This article is about the future of branding, marketing and how the two sit together on the UK’s High Street. It’s inspired partly by a Radio 4 Interview with Mary Portas and partly by the statistics on Next’s Christmas profits.
On 3rd January, clothing and home retailer Next PLC announced a “better than expected” Christmas in terms of profits. While this may not sound like huge news, the announcement has had an impact on the company’s shares, seeing them jump by 1.5% over the festive period. Why the sudden enthusiasm? In part, the Next statistics quell a fear that the traditional retailers are doomed in the face of ecommerce and out of town shopping centres.Why the sudden enthusiasm? In part, the Next statistics quell a fear that the traditional retailers are doomed in the face of ecommerce and out of town shopping centres.
What may not be safe, however, is the British High Street. According to the Radio 4 report on the statistics, Next saw a drop in High Street sales (6%) which was offset by their online profits (rising by 13.5%). In the same report, Mary Portas says that online purchases will make up “around 30 percent of sales within the next five years”, and this is only expected to rise. Put simply, these statistics could point to a future without bricks and mortar retailers.
What would this mean for city centres?
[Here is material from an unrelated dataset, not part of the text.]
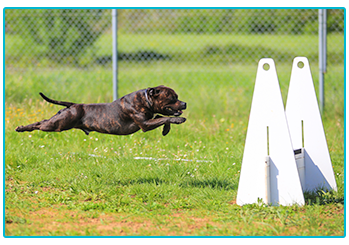 Staffordshire Bull Terrier type of breed playing flyball.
If retailers close their physical shops and no one takes over the space, does it point to abandoned, I Am Legend (or The Omega Man, if you prefer) style urban graveyards?
It’s easy, for us at least, to fall into the trap of creating a dystopian future in our heads. A future in which no one ever leaves the house other than to go to work – there are no shops to go to, the city is purely for offices and flats, an increasing focus on health means no one drinks, and the internet means no one needs to socialise in person. But, that’s being a bit ridiculous. In reality, the alternative to the bricks and mortar store that Portas outlines is more likely, and brings more opportunities for creative businesses like Arch.
Portas posits that High Street stores “will be more about experience, behaviours – the retail spaces [could] become like marketing tools for brands”. The rate of store closures means that the High Street landscape will have completely changed in the next few decades, and this potential replacement is as likely as any other.
The way Portas describes her experiential idea makes us think of the Apple store – a gleaming, potentially understaffed representation of an ethereal brand on earth. It’s more likely that her vision is of department-store-style complexes that fully represent the capabilities of each brand. Or maybe it’s a bit of both.
This would open up a whole new realm for marketers and creative agencies – a fresh channel to engage audiences and market brands in an alternative way. High Streets are to become “social places” – no longer revolving around consumerism and buying/selling, but around meeting and socialising.
To bring everything back to Next, the evolution of the High Street space isn’t a sudden thing, but a gradual progression. Arch client Gino D’Acampo has recently signed a deal to open restaurants in Next stores across the UK – perhaps in a step towards High Street retailers becoming “full-service” shopping experiences.
If the branding experience route is something that happens, it’ll be a revolutionary moment in the marketing and design industry. While we would lament the potential decline of the High Street, it would create a huge opportunity for more business, more creative output and more growth on the part of agencies like Arch.